Editor’s be aware: The next article is an op-ed, and the views expressed are the creator’s personal. Learn extra opinions on theGrio.
At 58, I did one thing I by no means imagined I’d do: I wrote a e book. Not as a result of I wanted one other title. Not as a result of I aspired to be an creator. I wrote “No Apologies” as a result of, for the primary time in my life, I had the braveness to inform my reality.
The reality a few boy from a small Southern city who dreamed past the borders of what he may see. The reality in regards to the pressures that hardened me, the identities I carried in silence, the expectations that weighed me down, and the liberty that finally set me by myself path.
And that freedom started in a spot that can all the time really feel like residence: Howard College.
I grew up in Statesboro, Georgia, a world constructed on self-discipline, obligation, and doing what needed to be executed. My father who was sensible, decided, and armed with solely a sixth-grade schooling constructed companies that sustained our group. He anticipated me to inherit that life. However whilst a baby, I wished extra. I devoured encyclopedias, memorized maps, and imagined a life that stretched far past our city’s borders.
I didn’t have the phrases for it then, however what I longed for was house.Area to breathe. Area to develop. Area to easily be me totally, freely, and with out apology.
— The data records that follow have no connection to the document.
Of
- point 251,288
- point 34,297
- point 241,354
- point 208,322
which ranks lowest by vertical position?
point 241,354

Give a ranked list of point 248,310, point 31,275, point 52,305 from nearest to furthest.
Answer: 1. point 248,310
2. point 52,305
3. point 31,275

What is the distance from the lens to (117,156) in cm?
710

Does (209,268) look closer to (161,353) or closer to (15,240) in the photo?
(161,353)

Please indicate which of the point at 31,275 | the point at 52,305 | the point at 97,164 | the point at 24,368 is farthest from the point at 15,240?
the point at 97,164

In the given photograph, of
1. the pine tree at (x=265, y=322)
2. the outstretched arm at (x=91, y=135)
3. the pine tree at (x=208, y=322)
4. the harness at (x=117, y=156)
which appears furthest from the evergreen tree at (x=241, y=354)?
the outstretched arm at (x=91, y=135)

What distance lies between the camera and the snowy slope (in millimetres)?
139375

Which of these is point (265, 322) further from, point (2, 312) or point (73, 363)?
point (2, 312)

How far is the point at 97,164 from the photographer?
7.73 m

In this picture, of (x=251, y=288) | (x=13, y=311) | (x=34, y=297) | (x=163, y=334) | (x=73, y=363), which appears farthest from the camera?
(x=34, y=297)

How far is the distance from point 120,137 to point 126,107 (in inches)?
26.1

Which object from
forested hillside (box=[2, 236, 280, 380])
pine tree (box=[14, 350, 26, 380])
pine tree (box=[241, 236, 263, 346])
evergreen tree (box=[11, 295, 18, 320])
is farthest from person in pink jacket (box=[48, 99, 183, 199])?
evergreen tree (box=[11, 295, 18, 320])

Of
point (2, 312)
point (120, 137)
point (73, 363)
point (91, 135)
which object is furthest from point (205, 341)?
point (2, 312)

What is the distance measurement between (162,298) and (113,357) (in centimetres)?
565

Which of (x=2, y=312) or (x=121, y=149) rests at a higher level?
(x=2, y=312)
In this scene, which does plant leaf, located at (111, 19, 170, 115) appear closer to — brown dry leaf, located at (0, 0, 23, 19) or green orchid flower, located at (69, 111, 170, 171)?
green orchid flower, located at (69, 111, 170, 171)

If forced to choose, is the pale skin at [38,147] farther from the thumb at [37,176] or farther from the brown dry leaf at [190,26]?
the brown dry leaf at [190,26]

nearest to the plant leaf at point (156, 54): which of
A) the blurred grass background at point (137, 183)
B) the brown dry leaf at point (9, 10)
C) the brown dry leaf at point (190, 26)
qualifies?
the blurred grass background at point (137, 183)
Howard gave me that house.
Strolling onto the Yard within the Nineteen Eighties was like taking my first full breath. I noticed Black brilliance in each route: mental, political, inventive, eccentric, formidable, unapologetic. For the primary time, I noticed Black folks residing expansively as an alternative of defensively. For the primary time, I felt each liked and seen.
Howard didn’t simply educate me, it liberated me. It confirmed me that identification shouldn’t be one thing to shrink; it’s one thing to honor, to discover, to face in with satisfaction.
HBCUs do this higher than any establishments on this nation. For college students like me who’re Black, formidable, queer, curious, and looking out HBCUs aren’t simply colleges. They’re lifelines. At Howard, I realized to query the world, to query myself, and to know that achievement didn’t require erasing who I used to be. I realized that group may very well be a delicate touchdown, not a battleground. And I realized, perhaps for the primary time, what it felt prefer to belong.
That basis carried me by way of every part that got here after. There have been the early company years the place I usually felt like an outsider, the cities the place I chased group, the heartbreaks, the silence round my sexuality, the well being analysis that shook me, the rebuilding that saved me. Each reinvention had Howard’s fingerprints on it.
Even a long time later, in my fifties, when life slowed me down and compelled me to replicate, I discovered myself returning to these classes from the Yard. That’s why I wrote “No Apologies.” As a result of I do know I’m not alone. I do know I’m not the one one who needed to unlearn survival. I’m not the one one carrying the burden of expectations. I’m not the one one who wanted to recollect who they have been earlier than the world insisted on telling them who to be.
This e book is not only a memoir.It’s an invite — a name to return residence to your self.
And for me, that “residence” will all the time begin with an HBCU.
Generally I fear we take these establishments without any consideration. We assume they are going to all the time be right here, all the time sturdy, all the time tasked with shaping Black excellence era after era. However the reality is that this: HBCUs survive as a result of we proceed to inform the world why they matter.
Howard gave me my life. It gave me the braveness to stroll away from paths that weren’t mine. It taught me the distinction between merely surviving and totally residing. It taught me to like myself — loudly, quietly, utterly — even when the world made that difficult.
If “No Apologies” stands for something, it’s this:You deserve a life that displays your spirit, not your fears.And in the event you’re fortunate, you’ll discover a place — like Howard — that helps you develop into who you have been all the time meant to be.
I wrote this e book as a result of I lastly perceive that reality. I wrote it for anybody nonetheless looking out. And I wrote it as a love letter to the establishment that noticed me lengthy earlier than I realized to see myself.
HBCUs don’t simply educate us.They fortify us.They provide us language, braveness, and group. They train us to stay with out apology.
And for that, I’ll endlessly be grateful.
Charlie Lewis, Jr. is an award-winning Affiliate Dealer at Compass and a distinguished way of life actual property agent. He’s authored his debut e book titled “No Apologies.: Love the Approach You Reside, at Any Age”. Within the Netflix present “Ceaselessly”, the character “Uncle Charlie” is predicated on Charlie. He’s the real-life buddy of present creator Mara Brock Akil. The character was impressed by Charlie’s deep love for his group and alma mater, Howard College.